● **What is expected**
A word-for-word restatement of the listing is the only acceptable answer.

BEGIN The data

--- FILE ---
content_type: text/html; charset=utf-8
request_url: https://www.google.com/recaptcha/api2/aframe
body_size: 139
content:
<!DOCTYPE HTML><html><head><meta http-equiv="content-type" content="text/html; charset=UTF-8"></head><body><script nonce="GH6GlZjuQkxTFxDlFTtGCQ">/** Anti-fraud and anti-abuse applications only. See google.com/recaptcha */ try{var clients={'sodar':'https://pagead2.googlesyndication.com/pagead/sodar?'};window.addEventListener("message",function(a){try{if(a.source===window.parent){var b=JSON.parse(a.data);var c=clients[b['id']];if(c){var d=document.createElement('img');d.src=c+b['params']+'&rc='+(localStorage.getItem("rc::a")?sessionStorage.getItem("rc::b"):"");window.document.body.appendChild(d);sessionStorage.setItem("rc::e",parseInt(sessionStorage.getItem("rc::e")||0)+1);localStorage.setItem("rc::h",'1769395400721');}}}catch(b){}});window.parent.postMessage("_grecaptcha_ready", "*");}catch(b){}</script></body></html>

END The data

● **Task output**
--- FILE ---
content_type: text/html; charset=utf-8
request_url: https://www.google.com/recaptcha/api2/aframe
body_size: 139
content:
<!DOCTYPE HTML><html><head><meta http-equiv="content-type" content="text/html; charset=UTF-8"></head><body><script nonce="GH6GlZjuQkxTFxDlFTtGCQ">/** Anti-fraud and anti-abuse applications only. See google.com/recaptcha */ try{var clients={'sodar':'https://pagead2.googlesyndication.com/pagead/sodar?'};window.addEventListener("message",function(a){try{if(a.source===window.parent){var b=JSON.parse(a.data);var c=clients[b['id']];if(c){var d=document.createElement('img');d.src=c+b['params']+'&rc='+(localStorage.getItem("rc::a")?sessionStorage.getItem("rc::b"):"");window.document.body.appendChild(d);sessionStorage.setItem("rc::e",parseInt(sessionStorage.getItem("rc::e")||0)+1);localStorage.setItem("rc::h",'1769395400721');}}}catch(b){}});window.parent.postMessage("_grecaptcha_ready", "*");}catch(b){}</script></body></html>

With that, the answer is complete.